MoMS invites the public to share their local sports stories through the “Stories from Main Street” website at www.storiesfrommainstreet.org or through the free mobile app available from the Mac App Store or the Google Play Store. Both platforms record and map the location reflected in the submission and will accept written and audio stories as well as videos and photos. Selected submitted stories to “Stories from Main Street” will be featured on the website and app. The archived stories will serve as a searchable record of the unique experiences of life in American small towns. Each story can be searched via location or by topic.
Over the course of six years, the exhibition will travel to 180 small towns in 30 states. The full tour itinerary can be viewed online at MuseumOnMainStreet.org.
The Smithsonian Institution Traveling Exhibition Service (SITES) has been sharing the wealth of Smithsonian collections and research programs with millions of people outside Washington, D.C., for 60 years. SITES connects Americans to their shared cultural heritage through a wide range of exhibitions about art, science, and history, which are shown wherever people live, work and play. For exhibition description and tour schedules, visit www.sites.si.edu
About the New Jersey Council for the Humanities (NJCH)
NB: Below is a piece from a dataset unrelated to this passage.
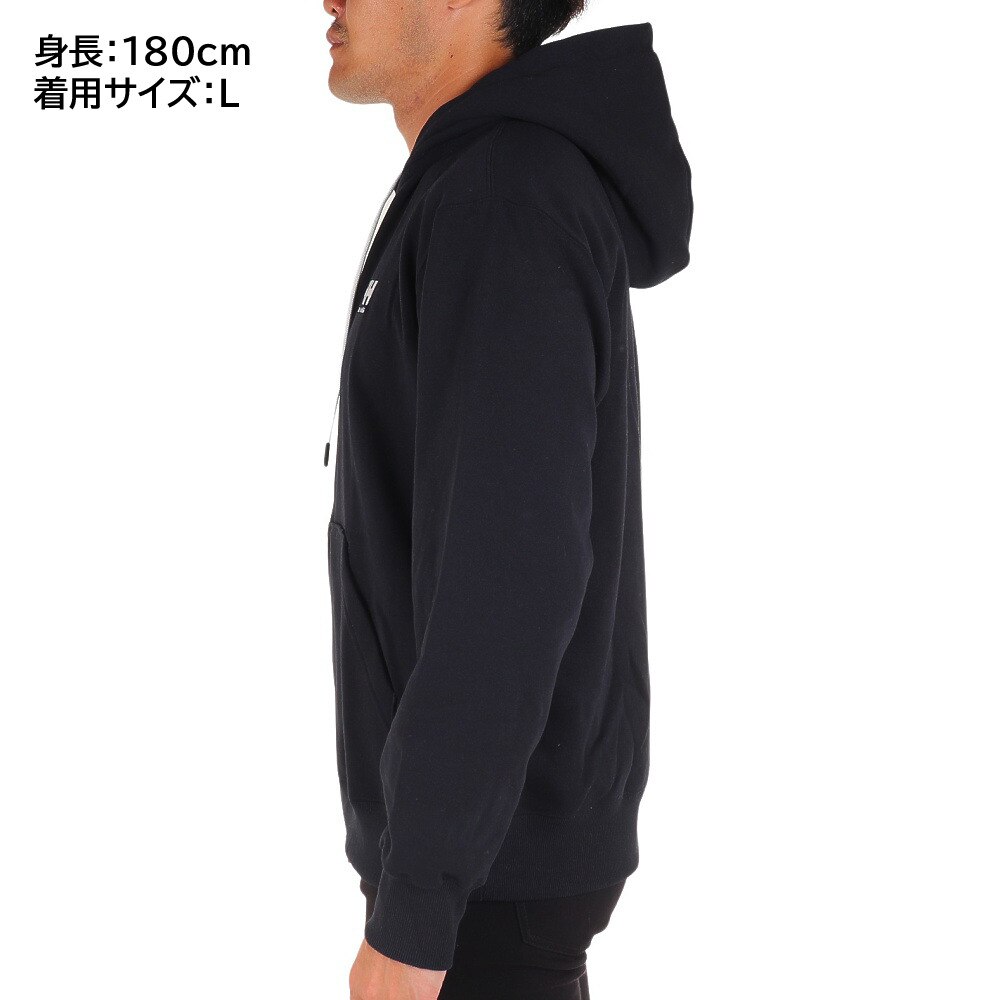 ヘリーハンセン（HELLY HANSEN）（メンズ）パーカー 長袖スウェット ロゴフルジップフーディー HH32376 K ブラック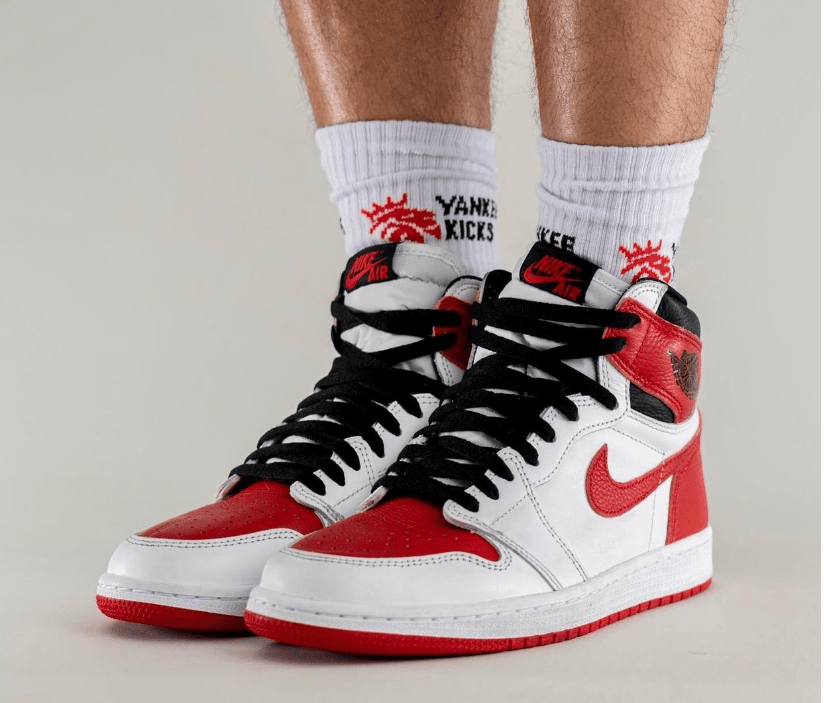 AJ1白红高帮 芝加哥兄弟配色 Air Jordan 1 High OG “Heritage” 新款AJ 货号:555088-161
The New Jersey Council for the Humanities (NJCH) is an independent, nonprofit state affiliate of the National Endowment for the Humanities whose mission is to develop, support and promote projects that explore and interpret the human experience, foster cross-cultural understanding and engage people in dialogue about matters of individual choice and public responsibility. NJCH is supported by federal, and private funds.